Task requirements — Select from the data all lines with the word "Photo".

Extracted records —
::::::::::

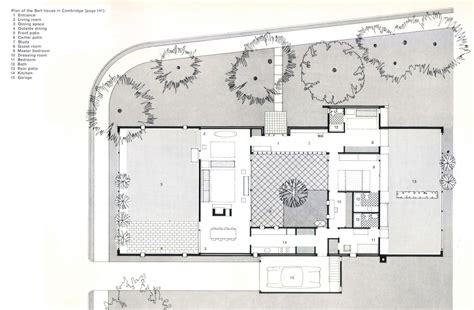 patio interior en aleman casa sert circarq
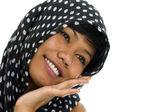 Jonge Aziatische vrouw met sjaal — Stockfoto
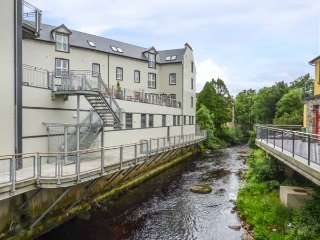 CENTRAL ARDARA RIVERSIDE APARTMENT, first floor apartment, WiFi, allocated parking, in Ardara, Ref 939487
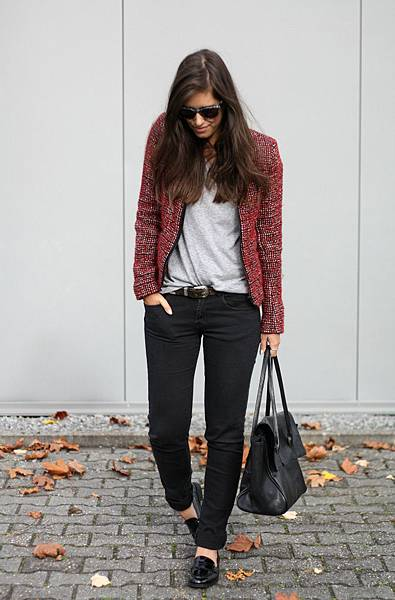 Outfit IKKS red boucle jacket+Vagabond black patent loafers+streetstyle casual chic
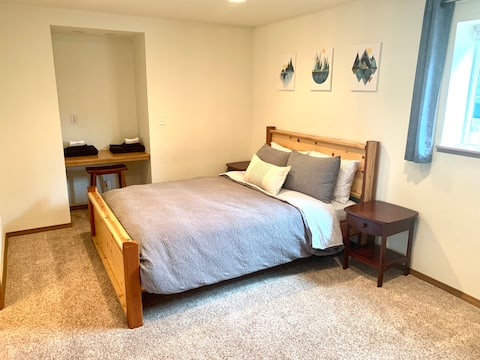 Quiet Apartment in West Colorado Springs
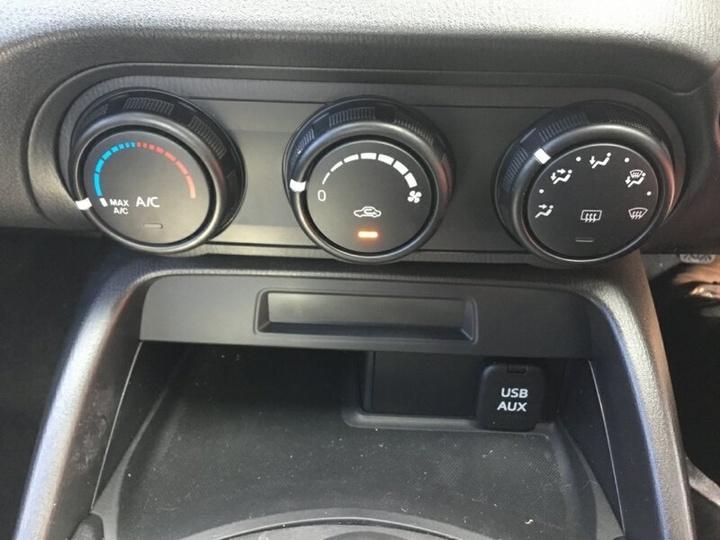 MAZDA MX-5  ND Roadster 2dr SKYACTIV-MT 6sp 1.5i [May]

::::::::::

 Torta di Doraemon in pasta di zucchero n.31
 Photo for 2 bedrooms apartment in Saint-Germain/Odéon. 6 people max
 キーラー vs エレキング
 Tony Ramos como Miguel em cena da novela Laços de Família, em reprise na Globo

::::::::::

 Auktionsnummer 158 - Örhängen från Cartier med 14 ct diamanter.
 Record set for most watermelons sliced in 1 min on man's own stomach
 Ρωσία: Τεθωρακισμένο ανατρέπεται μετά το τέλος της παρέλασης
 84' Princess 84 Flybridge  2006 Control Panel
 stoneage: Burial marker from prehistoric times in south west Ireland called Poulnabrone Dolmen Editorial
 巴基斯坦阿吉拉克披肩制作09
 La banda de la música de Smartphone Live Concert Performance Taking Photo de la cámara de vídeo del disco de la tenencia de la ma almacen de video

::::::::::

Your response —
 Photo for 2 bedrooms apartment in Saint-Germain/Odéon. 6 people max
 La banda de la música de Smartphone Live Concert Performance Taking Photo de la cámara de vídeo del disco de la tenencia de la ma almacen de video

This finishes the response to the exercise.